» **Work task 1**
Please rewrite the paragraph beginning "Run the smallest example" in the FP8 inference text as a short list, keeping its main facts.
» **Work task 2**
Print the FP8 inference text from "Local verification checkpoint" to "lesson remains reproducible." word for word.

FP8 Inference — Custom Quantization and Kernels (Chapter 13)

FP8 formats (E4M3 and E5M2 per IEEE 754) offer near-exponential dynamic range with reduced precision, ideal for transformer inference.

FP8 Format Details

E4M3: 4-bit exponent, 3-bit mantissa, bias=7, max=448, min=2^-9 E5M2: 5-bit exponent, 2-bit mantissa, bias=15, max=57344, min=2^-14

Tensor operands often use E4M3; gradient accumulators and momentum use E5M2 for larger range.

FP8 GEMM Implementation

__device__ __half float_to_fp8_e4m3(float val) {
    __half h = __float2half(val);
    unsigned int bits = __half_as_uint(h);
    // Clamp to E4M3 range [2^-9, 448]
    bits = max(bits, 0x3F000000u);  // min FP8 value
    bits = min(bits, 0x477FE000u);  // max FP8 value
    return __uint_as_half(bits);
}

__global__ void fp8_gemm_kernel(
    const __half* A_fp16, const __half* B_fp16,
    __half* C, int M, int N, int K, float scale) {
    
    int row = blockIdx.y * BM + threadIdx.y;
    int col = blockIdx.x * BN + threadIdx.x;
    
    float acc = 0.0f;
    
    for (int k = 0; k < K; k++) {
        float a = __half2float(A_fp16[row * K + k]);
        float b = __half2float(B_fp16[k * N + col]);
        acc += a * b;
    }
    
    C[row * N + col] = float_to_fp8_e4m3(acc * scale);
}

FP8 Scaling Considerations

Automatic scaling via per-tensor or per-row quantization:

void compute_fp8_scales(const float* fp32_tensor, int size,
                        float& scale, float max_bound = 448.0f) {
    float abs_max = 0.0f;
    for (int i = 0; i < size; i++) {
        abs_max = fmax(abs_max, fabsf(fp32_tensor[i]));
    }
    scale = max_bound / abs_max;
}

Local verification checkpoint

Run the smallest example from this chapter in a local workspace and record the package version, runtime, data path, and observed output. If the result depends on model size, vector count, CPU/GPU backend, or available memory, note that constraint beside the exercise so the lesson remains reproducible.

» **Data shown**
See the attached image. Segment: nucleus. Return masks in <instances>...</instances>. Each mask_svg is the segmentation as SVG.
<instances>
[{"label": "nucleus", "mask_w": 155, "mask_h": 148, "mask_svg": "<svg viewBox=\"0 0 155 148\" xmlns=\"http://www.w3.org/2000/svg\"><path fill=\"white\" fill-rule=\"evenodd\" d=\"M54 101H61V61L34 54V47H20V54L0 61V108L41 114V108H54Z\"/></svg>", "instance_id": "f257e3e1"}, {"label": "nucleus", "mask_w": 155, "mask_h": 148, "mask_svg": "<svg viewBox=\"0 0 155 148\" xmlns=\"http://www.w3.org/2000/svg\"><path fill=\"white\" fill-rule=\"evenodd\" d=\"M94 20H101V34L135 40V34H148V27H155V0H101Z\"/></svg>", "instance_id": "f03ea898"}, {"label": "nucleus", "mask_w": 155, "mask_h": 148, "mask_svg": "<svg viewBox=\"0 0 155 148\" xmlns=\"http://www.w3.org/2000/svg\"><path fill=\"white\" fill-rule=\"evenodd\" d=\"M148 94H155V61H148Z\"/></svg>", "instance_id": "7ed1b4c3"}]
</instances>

» **Answer 1**
- Run the chapter's smallest example in a local workspace.
- Record the package version, runtime, data path, and observed output.
- If the result depends on model size, vector count, CPU/GPU backend, or available memory, note that constraint beside the exercise so the lesson remains reproducible.

» **Answer 2**
Local verification checkpoint

Run the smallest example from this chapter in a local workspace and record the package version, runtime, data path, and observed output. If the result depends on model size, vector count, CPU/GPU backend, or available memory, note that constraint beside the exercise so the lesson remains reproducible.